After the mote and beam parable you gave. If only… meaning, if only the obstacles to my speaking out were not so large. Or meaning like you say, if only it wasn’t impossible to remain calm.
And quiet – mutam nequiquam.
Do you recognise the words? And those odd phraseologies she employs – as for silentia muta noctis, which she translates as the ‘deep speechlessness of night’? And nequiquam – pointless to go on.
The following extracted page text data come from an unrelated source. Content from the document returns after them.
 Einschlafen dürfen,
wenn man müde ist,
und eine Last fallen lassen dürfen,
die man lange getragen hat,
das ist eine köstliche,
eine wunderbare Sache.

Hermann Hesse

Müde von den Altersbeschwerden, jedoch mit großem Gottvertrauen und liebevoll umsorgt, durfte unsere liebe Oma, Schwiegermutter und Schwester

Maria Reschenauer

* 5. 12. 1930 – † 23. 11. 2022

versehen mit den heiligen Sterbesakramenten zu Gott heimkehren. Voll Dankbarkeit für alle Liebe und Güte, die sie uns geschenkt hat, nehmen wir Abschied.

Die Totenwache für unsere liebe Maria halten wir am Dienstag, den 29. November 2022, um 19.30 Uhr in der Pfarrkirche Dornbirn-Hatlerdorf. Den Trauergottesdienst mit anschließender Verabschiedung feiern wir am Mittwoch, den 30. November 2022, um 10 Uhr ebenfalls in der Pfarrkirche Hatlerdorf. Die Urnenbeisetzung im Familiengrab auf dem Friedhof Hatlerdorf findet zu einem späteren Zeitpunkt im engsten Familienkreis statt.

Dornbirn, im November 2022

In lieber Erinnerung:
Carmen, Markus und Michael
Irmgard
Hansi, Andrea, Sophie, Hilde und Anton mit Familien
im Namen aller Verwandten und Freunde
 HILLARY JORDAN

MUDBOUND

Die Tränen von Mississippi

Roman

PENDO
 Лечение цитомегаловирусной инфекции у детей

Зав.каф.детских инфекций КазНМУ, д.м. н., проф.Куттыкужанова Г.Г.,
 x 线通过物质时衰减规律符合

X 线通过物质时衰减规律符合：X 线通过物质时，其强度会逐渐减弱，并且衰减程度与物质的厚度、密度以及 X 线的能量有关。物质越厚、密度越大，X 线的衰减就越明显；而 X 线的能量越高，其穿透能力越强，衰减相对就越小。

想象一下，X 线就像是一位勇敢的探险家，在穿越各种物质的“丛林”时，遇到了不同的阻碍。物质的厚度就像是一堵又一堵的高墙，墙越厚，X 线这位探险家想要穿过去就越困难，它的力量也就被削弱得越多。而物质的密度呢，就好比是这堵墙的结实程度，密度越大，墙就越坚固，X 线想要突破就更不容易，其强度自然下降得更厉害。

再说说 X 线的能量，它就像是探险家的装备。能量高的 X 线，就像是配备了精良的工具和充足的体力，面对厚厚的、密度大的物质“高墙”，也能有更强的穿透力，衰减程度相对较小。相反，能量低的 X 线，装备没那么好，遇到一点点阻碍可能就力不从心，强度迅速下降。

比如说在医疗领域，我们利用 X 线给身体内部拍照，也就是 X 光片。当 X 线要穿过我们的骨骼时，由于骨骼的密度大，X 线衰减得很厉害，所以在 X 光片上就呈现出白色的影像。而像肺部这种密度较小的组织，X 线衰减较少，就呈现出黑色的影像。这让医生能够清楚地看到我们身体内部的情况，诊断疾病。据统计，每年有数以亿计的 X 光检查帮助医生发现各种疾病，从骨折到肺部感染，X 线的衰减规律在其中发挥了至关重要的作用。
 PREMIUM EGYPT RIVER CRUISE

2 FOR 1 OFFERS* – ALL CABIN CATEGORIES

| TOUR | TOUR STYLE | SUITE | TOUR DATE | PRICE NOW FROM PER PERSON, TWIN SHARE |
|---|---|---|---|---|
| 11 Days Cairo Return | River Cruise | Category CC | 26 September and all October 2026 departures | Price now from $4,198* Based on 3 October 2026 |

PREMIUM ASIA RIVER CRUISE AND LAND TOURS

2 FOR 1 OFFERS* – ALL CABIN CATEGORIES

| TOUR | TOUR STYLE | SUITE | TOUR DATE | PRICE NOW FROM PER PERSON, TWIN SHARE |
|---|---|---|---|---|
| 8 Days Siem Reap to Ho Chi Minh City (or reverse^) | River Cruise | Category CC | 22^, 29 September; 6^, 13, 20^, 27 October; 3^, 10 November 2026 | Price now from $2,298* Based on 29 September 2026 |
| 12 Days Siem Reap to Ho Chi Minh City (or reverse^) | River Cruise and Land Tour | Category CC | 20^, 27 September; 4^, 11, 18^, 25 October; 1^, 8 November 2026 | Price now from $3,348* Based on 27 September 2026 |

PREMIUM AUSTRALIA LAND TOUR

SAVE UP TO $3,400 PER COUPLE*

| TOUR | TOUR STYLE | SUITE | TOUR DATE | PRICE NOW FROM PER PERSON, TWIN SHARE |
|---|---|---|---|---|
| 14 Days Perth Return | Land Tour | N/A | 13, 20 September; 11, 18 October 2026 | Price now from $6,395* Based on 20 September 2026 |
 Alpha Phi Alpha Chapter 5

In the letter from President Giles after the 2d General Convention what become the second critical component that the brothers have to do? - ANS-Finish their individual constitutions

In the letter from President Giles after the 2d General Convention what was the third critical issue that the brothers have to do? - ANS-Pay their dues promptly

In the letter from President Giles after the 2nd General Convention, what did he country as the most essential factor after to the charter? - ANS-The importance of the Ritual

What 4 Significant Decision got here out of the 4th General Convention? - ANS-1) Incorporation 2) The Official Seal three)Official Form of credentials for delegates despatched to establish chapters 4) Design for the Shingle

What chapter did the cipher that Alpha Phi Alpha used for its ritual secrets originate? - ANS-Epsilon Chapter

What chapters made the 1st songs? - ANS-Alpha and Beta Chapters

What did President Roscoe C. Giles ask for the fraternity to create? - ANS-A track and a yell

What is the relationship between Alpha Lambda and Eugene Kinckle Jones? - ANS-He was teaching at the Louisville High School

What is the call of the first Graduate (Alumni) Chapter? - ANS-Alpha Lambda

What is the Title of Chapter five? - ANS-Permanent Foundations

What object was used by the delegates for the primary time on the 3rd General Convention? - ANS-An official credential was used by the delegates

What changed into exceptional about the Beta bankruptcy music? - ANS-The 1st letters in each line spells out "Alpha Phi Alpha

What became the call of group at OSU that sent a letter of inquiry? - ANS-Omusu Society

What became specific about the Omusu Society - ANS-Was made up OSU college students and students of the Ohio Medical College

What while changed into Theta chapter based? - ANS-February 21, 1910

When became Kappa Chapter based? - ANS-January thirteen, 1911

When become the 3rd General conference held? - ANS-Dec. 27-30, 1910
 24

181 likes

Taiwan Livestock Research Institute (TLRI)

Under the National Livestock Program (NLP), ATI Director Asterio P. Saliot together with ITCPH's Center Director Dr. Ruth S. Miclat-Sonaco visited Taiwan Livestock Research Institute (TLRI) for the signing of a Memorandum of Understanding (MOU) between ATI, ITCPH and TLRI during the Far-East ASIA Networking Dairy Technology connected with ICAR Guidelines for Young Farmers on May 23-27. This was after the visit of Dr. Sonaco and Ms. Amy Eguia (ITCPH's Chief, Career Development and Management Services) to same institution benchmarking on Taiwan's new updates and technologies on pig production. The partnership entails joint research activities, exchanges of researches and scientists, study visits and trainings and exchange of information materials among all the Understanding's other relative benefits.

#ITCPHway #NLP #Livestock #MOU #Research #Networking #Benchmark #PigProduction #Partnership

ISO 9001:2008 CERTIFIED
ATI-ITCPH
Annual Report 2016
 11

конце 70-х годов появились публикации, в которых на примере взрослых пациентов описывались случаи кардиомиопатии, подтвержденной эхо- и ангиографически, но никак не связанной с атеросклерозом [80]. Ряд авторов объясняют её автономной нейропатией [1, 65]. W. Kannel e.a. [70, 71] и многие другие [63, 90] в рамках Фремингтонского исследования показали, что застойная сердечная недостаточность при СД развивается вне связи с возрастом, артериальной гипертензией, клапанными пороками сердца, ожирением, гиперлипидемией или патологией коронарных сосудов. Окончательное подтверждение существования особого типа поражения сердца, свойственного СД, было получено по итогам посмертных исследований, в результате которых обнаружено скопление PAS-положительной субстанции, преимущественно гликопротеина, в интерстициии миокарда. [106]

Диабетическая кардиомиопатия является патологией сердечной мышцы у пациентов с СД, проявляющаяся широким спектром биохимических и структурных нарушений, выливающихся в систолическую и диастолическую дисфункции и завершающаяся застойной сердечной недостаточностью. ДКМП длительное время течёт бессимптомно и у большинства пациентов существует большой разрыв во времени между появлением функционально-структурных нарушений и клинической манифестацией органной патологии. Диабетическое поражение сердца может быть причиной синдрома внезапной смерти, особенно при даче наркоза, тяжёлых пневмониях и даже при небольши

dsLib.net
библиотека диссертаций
Teach us, dea muta, teach us! While I was also alongside her reading some fragments from WH Auden’s ‘Homage to Clio’:
…I have seen
Your photo, I think, in the papers, nursing
A baby or mourning a corpse; each time
You had nothing to say and did not, one could see,
Observe where you were, Muse of the unique
Historical fact, defending with silence
Some world of your beholding.
…but we, at haphazard
and unseasonably, are brought face to face
by ones, Clio, with your silence. After that
nothing is easy.
And lastly next to this fragment too, from out of all last June’s obituaries on Saramaga –
“Gradually, he came to recognise that, for him, the genesis of his novels occurred best with the flash of an idea and then (oddly, perhaps) a name, and a literary category. Thus The Manual of Painting and Calligraphy: A Novel and his original title Ensaio Sobre a Cegueira (Essay On Blindness, 1995) which, to his extreme annoyance, was rendered in the 1997 English edition simply as Blindness. (Its sequel, Ensaio Sobre a Lucidez – Seeing – was published in 2004.”